Sharing Kennedy's concern are EarthLink and other wireless providers, who quickly fired dispatches to city hall protesting the surreptitious manner in which the deal was brokered. Their contention: Once AT&T has a foothold here, it will be difficult, if not impossible, for competitors to enter the market.

"They say it's nonexclusive, but what does that mean?" asks Tim O'Leary, whose St. Louis-based company O2Connect already provides Wi-Fi in Kiener Plaza. "If there is going to be a commercial enterprise that comes off city-owned material, why wouldn't there be an RFP?"

Outside observers also questioned the agreement. "Doesn't anyone else think this is strange?" wrote Esme Vos, moderator of the industry's most popular message board, www.muniwireless.com. "I have not seen anything remotely resembling a public consultation process or even a study commissioned by the city on this subject. Why AT&T? Why have they not solicited responses from MetroFi, EarthLink and local ISPs?"

Fueling additional suspicions was a comment Alderman Matt Villa made prior to the bill's passage, in which he suggested that AT&T could bring additional jobs to St. Louis if the board approved the deal.

Conversely, critics wondered, did AT&T threaten to uproot jobs if the city opened the project to a public bid? (More than a few aldermen still recall the day in 1992 when AT&T's precursor, Southwestern Bell Corp., abruptly moved its headquarters from St. Louis to San Antonio, costing the city hundreds of jobs and millions of dollars in tax revenue.)

Equally puzzling were whispers that Janet Rainford, the wife of the deal's chief negotiator, is a longtime employee at AT&T.

Michael Wise dismisses the notion that jobs or Rainford's ties to AT&T ever came into play. "There was no quid pro quo," insists the IT director. Instead, Wise says, the city chose AT&T because it offered St. Louis a better deal than what other vendors have offered elsewhere.

He notes that in almost every other city, users are required to pay a minimum of $9 per month for Wi-Fi access. Says Wise, "AT&T is offering our residents the service for free. How do you get better than free?" (AT&T has yet to reveal its price structure for use beyond the free twenty hours; estimates range from $8 a day to $30 per month.)

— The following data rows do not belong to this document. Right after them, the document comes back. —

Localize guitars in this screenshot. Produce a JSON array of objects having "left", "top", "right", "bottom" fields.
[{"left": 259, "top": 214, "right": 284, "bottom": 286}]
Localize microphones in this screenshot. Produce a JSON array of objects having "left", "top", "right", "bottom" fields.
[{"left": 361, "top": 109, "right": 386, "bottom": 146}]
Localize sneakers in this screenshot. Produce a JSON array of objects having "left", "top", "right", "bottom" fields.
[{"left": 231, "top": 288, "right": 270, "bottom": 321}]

In other cities, Wi-Fi providers also pay municipal governments hundreds of thousands of dollars per year for the right to install network devices on city-owned property. That won't be the case in St. Louis. But Wise says such fees are insignificant.

"I'm supposed to go with a deal that provides $400,000 to $500,000 to the city and ignore one of the biggest corporate benefactors in AT&T, [which] pays $25 million to $30 million in payroll taxes each year?" argues Wise. "What's wrong with going with the hometown team every once in awhile — so long as the terms and conditions are correct and the offer is unique?"

The problem, counters Donald Berryman of EarthLink, is that the city doesn't know what type of deal it could have reached with the competition. "Did they make their comparisons from what they read in newspapers?" asks Berryman. "It couldn't have been an apples-to-apples comparison, because they never solicited information from anyone."

Three weeks after the board approved AT&T's contract, EarthLink was set to get its first meeting with St. Louis officials, but Berryman wasn't optimistic that a contract can be reached.

"It was very quick the way this whole thing happened," concedes Berryman. "It's going to be hard for a second Wi-Fi to come in and recoup its investment."